Configuration
Hyperparameter YAML syntax
The syntax used in hyperparameters/algo_name.yml for setting
hyperparameters (likewise the syntax to overwrite
hyperparameters
on the cli) may be specialized if the argument is a function. See
examples in the hyperparameters/ directory. For example:
Specify a linear schedule for the learning rate:
learning_rate: lin_0.012486195510232303
Specify a different activation function for the network:
policy_kwargs: "dict(activation_fn=nn.ReLU)"
For a custom policy:
policy: my_package.MyCustomPolicy # for instance stable_baselines3.ppo.MlpPolicy
Env Normalization
In the hyperparameter file, normalize: True means that the training
environment will be wrapped in a
VecNormalize
wrapper.
Normalization
uses the
default parameters of VecNormalize, with the exception of gamma
which is set to match that of the agent. This can be
overridden
using the appropriate hyperparameters/algo_name.yml, e.g.
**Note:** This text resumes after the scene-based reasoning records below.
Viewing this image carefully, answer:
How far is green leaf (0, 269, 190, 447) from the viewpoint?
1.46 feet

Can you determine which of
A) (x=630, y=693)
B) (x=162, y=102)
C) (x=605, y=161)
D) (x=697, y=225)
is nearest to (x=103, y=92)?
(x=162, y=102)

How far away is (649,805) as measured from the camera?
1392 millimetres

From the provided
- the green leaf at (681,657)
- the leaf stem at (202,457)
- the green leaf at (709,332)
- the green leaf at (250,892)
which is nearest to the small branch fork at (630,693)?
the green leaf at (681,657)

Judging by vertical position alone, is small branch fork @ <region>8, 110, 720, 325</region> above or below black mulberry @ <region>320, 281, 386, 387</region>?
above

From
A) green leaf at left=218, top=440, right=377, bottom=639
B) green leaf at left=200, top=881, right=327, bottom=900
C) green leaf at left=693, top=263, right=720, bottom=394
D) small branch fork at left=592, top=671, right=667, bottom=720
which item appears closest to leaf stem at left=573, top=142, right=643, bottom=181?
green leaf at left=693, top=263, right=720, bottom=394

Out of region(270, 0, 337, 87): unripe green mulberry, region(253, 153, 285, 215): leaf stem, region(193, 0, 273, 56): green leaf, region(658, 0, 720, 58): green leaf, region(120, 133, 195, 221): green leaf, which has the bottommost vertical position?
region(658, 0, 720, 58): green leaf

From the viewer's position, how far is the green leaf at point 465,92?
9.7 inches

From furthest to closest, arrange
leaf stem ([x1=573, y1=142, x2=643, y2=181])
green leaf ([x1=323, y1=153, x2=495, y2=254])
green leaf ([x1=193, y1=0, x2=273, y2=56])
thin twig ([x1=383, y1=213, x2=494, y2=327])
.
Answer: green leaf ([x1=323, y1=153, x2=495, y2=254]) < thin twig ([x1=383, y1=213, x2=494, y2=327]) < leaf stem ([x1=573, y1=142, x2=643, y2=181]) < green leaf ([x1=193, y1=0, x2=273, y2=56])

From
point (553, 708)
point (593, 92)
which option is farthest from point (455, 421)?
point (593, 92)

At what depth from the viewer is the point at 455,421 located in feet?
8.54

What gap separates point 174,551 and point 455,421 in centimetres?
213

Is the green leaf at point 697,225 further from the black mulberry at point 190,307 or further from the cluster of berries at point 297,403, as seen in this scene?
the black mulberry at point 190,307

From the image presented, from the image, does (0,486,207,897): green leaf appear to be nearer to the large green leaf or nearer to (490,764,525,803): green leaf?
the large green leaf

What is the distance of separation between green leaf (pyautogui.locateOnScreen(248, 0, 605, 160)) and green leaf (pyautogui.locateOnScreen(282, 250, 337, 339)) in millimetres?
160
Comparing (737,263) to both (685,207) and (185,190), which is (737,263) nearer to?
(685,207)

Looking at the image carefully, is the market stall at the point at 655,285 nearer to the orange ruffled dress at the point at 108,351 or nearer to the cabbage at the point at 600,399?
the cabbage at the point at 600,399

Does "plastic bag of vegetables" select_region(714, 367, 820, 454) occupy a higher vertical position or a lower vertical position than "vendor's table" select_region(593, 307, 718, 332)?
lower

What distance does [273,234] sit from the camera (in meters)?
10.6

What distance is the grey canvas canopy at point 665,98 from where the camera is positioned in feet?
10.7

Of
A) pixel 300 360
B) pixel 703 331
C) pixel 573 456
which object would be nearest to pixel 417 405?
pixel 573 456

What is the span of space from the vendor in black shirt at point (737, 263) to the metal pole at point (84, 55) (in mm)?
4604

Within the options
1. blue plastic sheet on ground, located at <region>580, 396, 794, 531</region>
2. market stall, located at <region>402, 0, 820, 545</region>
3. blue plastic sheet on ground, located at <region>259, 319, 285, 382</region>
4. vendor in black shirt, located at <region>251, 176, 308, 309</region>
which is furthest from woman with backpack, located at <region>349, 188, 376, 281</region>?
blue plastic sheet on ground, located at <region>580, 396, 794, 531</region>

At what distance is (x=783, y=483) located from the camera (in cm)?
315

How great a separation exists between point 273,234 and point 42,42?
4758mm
normalize: "{'norm_obs': True, 'norm_reward': False}"
Env Wrappers
You can specify in the hyperparameter config one or more wrapper to use around the environment:
for one wrapper:
env_wrapper: gym_minigrid.wrappers.FlatObsWrapper
for multiple, specify a list:
env_wrapper:
- rl_zoo3.wrappers.TruncatedOnSuccessWrapper:
reward_offset: 1.0
- sb3_contrib.common.wrappers.TimeFeatureWrapper
Note that you can easily specify parameters too.
By default, the environment is wrapped with a Monitor wrapper to
record episode statistics. You can specify arguments to it using
monitor_kwargs parameter to log additional data. That data must be
present in the info dictionary at the last step of each episode.
For instance, for recording success with goal envs
(e.g. FetchReach-v1):
monitor_kwargs: dict(info_keywords=('is_success',))
or recording final x position with Ant-v3:
monitor_kwargs: dict(info_keywords=('x_position',))
Note: for known GoalEnv like FetchReach,
info_keywords=('is_success',) is actually the default.
You can also specify environment keyword arguments with:
env_kwargs:
gravity: 0.0
VecEnvWrapper
You can specify which VecEnvWrapper to use in the config, the same
way as for env wrappers (see above), using the vec_env_wrapper key:
For instance:
vec_env_wrapper: stable_baselines3.common.vec_env.VecMonitor
Note: VecNormalize is supported separately using normalize
keyword, and VecFrameStack has a dedicated keyword frame_stack.
Callbacks
Following the same syntax as env wrappers, you can also add custom callbacks to use during training.
callback:
- rl_zoo3.callbacks.ParallelTrainCallback:
gradient_steps: 256
Default Hyperparameters
You can use a default entry in your hyperparameter YAML file to provide fallback hyperparameters for environments that don’t have specific entries.
This is useful when training on environments for which you don’t have tuned hyperparameters.
The default hyperparameters will be used when:
The environment is not explicitly listed in the config file
The environment is not an Atari game (which uses the
atarientry)
Example:
# Specific hyperparameters for CartPole-v1
CartPole-v1:
n_envs: 8
n_timesteps: !!float 1e5
policy: 'MlpPolicy'
learning_rate: 1e-3
# Fallback hyperparameters for any other environment
default:
n_envs: 4
n_timesteps: !!float 1e6
policy: 'MlpPolicy'
When training on an environment not explicitly listed, the Zoo will print Using 'default' hyperparameters and apply the default settings.